Next: , Previous: Simple GLR Parsers, Up: GLR Parsers


1.5.2 Using GLR to Resolve Ambiguities

Let's consider an example, vastly simplified from a C++ grammar.

     %{
       #include <stdio.h>
       #define YYSTYPE char const *
       int yylex (void);
       void yyerror (char const *);
     %}
     
     %token TYPENAME ID
     
     %right '='
     %left '+'
     
     %glr-parser
     
     %%
     
     prog:
       %empty
     | prog stmt   { printf ("\n"); }
     ;
     
     stmt:
       expr ';'  %dprec 1
     | decl      %dprec 2
     ;
     
     expr:
       ID               { printf ("%s ", $$); }
     | TYPENAME '(' expr ')'
                        { printf ("%s <cast> ", $1); }
     | expr '+' expr    { printf ("+ "); }
     | expr '=' expr    { printf ("= "); }
     ;
     
     decl:
       TYPENAME declarator ';'
                        { printf ("%s <declare> ", $1); }
     | TYPENAME declarator '=' expr ';'
                        { printf ("%s <init-declare> ", $1); }
     ;
     
     declarator:
       ID               { printf ("\"%s\" ", $1); }
     | '(' declarator ')'
     ;

This models a problematic part of the C++ grammar—the ambiguity between certain declarations and statements. For example,

     T (x) = y+z;

parses as either an expr or a stmt (assuming that ‘T’ is recognized as a TYPENAME and ‘x’ as an ID). Bison detects this as a reduce/reduce conflict between the rules expr : ID and declarator : ID, which it cannot resolve at the time it encounters x in the example above. Since this is a GLR parser, it therefore splits the problem into two parses, one for each choice of resolving the reduce/reduce conflict. Unlike the example from the previous section (see Simple GLR Parsers), however, neither of these parses “dies,” because the grammar as it stands is ambiguous. One of the parsers eventually reduces stmt : expr ';' and the other reduces stmt : decl, after which both parsers are in an identical state: they've seen ‘prog stmt’ and have the same unprocessed input remaining. We say that these parses have merged.

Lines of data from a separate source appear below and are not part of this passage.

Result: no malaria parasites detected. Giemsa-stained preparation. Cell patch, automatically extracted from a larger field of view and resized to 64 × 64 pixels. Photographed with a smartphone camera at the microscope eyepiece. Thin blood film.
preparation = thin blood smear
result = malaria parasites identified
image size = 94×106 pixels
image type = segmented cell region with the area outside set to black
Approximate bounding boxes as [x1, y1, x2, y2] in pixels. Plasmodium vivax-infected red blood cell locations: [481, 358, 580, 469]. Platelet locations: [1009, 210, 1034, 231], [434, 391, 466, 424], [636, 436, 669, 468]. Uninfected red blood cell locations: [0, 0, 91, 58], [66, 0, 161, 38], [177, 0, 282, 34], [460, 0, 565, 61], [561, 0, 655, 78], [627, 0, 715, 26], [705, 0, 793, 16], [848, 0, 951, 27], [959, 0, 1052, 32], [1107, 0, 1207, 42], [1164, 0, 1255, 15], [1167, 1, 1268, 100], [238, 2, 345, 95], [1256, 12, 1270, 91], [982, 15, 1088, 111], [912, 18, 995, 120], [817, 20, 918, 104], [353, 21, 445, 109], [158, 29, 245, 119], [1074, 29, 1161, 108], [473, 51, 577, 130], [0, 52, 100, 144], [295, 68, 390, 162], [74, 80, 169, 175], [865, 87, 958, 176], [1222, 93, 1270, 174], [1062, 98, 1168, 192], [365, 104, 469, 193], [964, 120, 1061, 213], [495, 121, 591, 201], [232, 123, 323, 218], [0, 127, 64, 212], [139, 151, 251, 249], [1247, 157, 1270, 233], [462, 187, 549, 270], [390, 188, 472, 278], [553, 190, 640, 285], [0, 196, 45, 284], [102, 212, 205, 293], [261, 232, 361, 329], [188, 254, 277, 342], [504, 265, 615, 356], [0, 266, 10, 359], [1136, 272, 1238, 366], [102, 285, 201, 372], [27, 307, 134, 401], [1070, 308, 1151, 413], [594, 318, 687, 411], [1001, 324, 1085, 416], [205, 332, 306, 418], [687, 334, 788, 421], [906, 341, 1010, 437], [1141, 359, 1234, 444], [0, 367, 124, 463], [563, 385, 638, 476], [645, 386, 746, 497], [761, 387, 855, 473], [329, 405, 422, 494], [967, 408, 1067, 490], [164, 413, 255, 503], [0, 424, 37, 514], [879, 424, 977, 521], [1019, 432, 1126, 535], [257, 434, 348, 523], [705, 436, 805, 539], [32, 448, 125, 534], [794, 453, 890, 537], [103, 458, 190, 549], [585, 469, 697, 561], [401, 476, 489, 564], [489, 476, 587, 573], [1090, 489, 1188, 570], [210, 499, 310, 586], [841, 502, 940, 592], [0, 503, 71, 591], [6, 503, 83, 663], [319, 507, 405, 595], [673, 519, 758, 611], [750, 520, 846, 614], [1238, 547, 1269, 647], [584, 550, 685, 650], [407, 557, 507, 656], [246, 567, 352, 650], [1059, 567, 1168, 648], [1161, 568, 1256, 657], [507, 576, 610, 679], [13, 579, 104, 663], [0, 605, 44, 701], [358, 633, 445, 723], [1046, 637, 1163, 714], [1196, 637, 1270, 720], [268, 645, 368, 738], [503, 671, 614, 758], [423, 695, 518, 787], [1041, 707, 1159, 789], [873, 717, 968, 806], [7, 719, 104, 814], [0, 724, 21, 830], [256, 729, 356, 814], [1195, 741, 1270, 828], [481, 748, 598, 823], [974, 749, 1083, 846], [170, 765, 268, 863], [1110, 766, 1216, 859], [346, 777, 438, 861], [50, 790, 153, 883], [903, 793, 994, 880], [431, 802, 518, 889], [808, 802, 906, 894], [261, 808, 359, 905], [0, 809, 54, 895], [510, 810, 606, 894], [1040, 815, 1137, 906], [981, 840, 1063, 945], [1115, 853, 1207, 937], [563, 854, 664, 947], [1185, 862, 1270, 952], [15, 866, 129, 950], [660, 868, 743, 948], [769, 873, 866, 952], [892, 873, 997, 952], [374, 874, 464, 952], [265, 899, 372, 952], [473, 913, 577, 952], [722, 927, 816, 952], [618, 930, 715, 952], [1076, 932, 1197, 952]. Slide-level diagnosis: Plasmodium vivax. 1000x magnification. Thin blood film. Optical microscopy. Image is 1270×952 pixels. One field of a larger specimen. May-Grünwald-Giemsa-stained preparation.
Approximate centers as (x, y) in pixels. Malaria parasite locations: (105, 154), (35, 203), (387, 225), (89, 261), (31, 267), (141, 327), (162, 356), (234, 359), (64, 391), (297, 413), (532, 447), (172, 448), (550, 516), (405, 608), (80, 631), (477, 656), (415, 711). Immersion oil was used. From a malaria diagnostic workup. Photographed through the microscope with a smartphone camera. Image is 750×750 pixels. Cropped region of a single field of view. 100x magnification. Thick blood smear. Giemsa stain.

At this point, the GLR parser requires a specification in the grammar of how to choose between the competing parses. In the example above, the two %dprec declarations specify that Bison is to give precedence to the parse that interprets the example as a decl, which implies that x is a declarator. The parser therefore prints

     "x" y z + T <init-declare>

The %dprec declarations only come into play when more than one parse survives. Consider a different input string for this parser:

     T (x) + y;

This is another example of using GLR to parse an unambiguous construct, as shown in the previous section (see Simple GLR Parsers). Here, there is no ambiguity (this cannot be parsed as a declaration). However, at the time the Bison parser encounters x, it does not have enough information to resolve the reduce/reduce conflict (again, between x as an expr or a declarator). In this case, no precedence declaration is used. Again, the parser splits into two, one assuming that x is an expr, and the other assuming x is a declarator. The second of these parsers then vanishes when it sees +, and the parser prints

     x T <cast> y +

Suppose that instead of resolving the ambiguity, you wanted to see all the possibilities. For this purpose, you must merge the semantic actions of the two possible parsers, rather than choosing one over the other. To do so, you could change the declaration of stmt as follows:

     stmt:
       expr ';'  %merge <stmtMerge>
     | decl      %merge <stmtMerge>
     ;

and define the stmtMerge function as:

     static YYSTYPE
     stmtMerge (YYSTYPE x0, YYSTYPE x1)
     {
       printf ("<OR> ");
       return "";
     }

with an accompanying forward declaration in the C declarations at the beginning of the file:

     %{
       #define YYSTYPE char const *
       static YYSTYPE stmtMerge (YYSTYPE x0, YYSTYPE x1);
     %}

With these declarations, the resulting parser parses the first example as both an expr and a decl, and prints

     "x" y z + T <init-declare> x T <cast> y z + = <OR>

Bison requires that all of the productions that participate in any particular merge have identical ‘%merge’ clauses. Otherwise, the ambiguity would be unresolvable, and the parser will report an error during any parse that results in the offending merge.